[Items listed in a dataset]
● ● ● ●

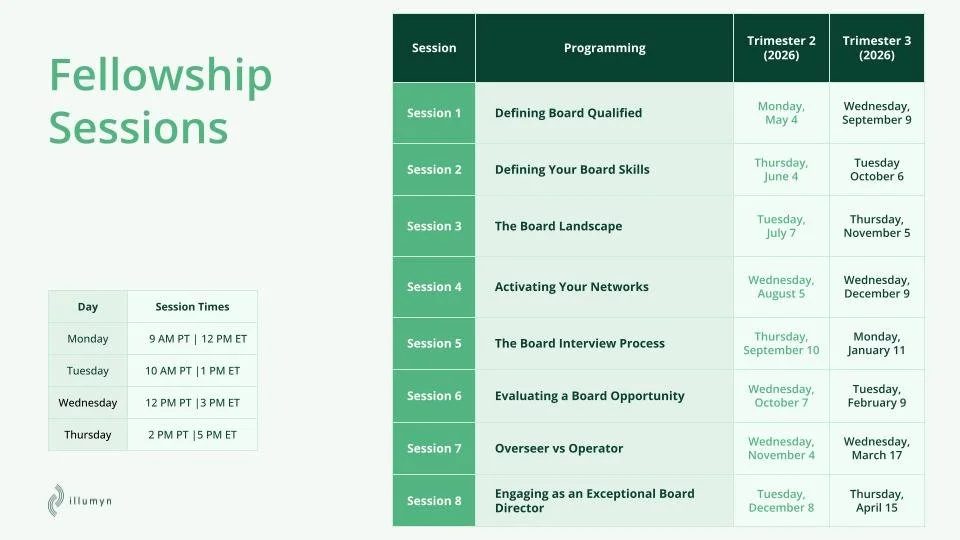 Fellowship Sessions

| Day | Session Times |
|---|---|
| Monday | 9 AM PT \| 12 PM ET |
| Tuesday | 10 AM PT \|1 PM ET |
| Wednesday | 12 PM PT \|3 PM ET |
| Thursday | 2 PM PT \|5 PM ET |

illumyn

| Session | Programming | Trimester 2 (2026) | Trimester 3 (2026) |
|---|---|---|---|
| Session 1 | Defining Board Qualified | Monday, May 4 | Wednesday, September 9 |
| Session 2 | Defining Your Board Skills | Thursday, June 4 | Tuesday October 6 |
| Session 3 | The Board Landscape | Tuesday, July 7 | Thursday, November 5 |
| Session 4 | Activating Your Networks | Wednesday, August 5 | Wednesday, December 9 |
| Session 5 | The Board Interview Process | Thursday, September 10 | Monday, January 11 |
| Session 6 | Evaluating a Board Opportunity | Wednesday, October 7 | Tuesday, February 9 |
| Session 7 | Overseer vs Operator | Wednesday, November 4 | Wednesday, March 17 |
| Session 8 | Engaging as an Exceptional Board Director | Tuesday, December 8 | Thursday, April 15 |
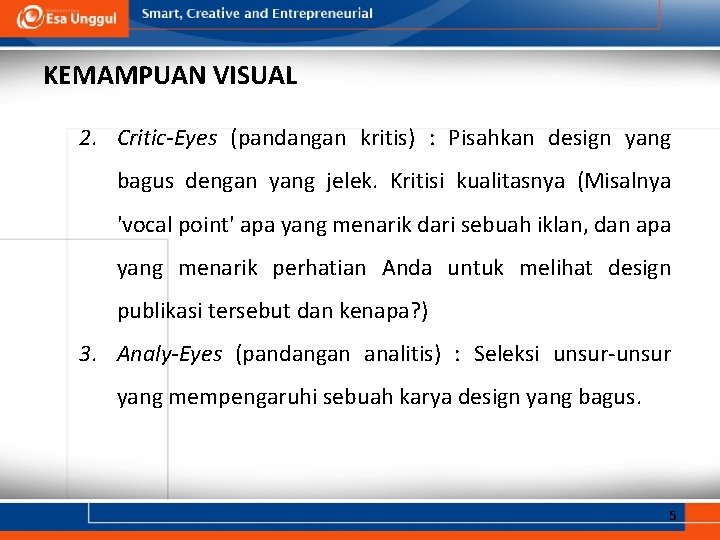 Esa Unggul

Smart, Creative and Entrepreneurial

KEMAMPUAN VISUAL

2. Critic-Eyes (pandangan kritis) : Pisahkan design yang bagus dengan yang jelek. Kritisi kualitasnya (Misalnya 'vocal point' apa yang menarik dari sebuah iklan, dan apa yang menarik perhatian Anda untuk melihat design publikasi tersebut dan kenapa?)

3. Analy-Eyes (pandangan analitis) : Seleksi unsur-unsur yang mempengaruhi sebuah karya design yang bagus.

5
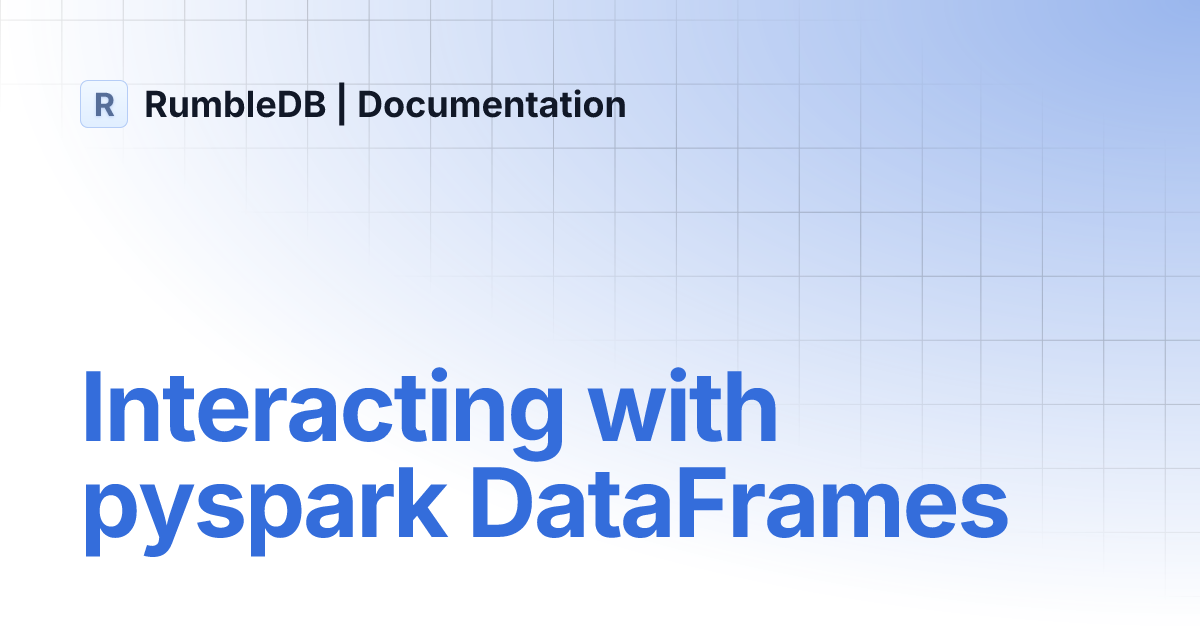 R RumbleDB | Documentation

Interacting with pyspark DataFrames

● ● ● ●

Look above for the line with "January 11 |"; retype exactly that line, every line after it up to the line with "Wednesday, March 17 |", and that line too, nothing else.

| Session 5 | The Board Interview Process | Thursday, September 10 | Monday, January 11 |
| Session 6 | Evaluating a Board Opportunity | Wednesday, October 7 | Tuesday, February 9 |
| Session 7 | Overseer vs Operator | Wednesday, November 4 | Wednesday, March 17 |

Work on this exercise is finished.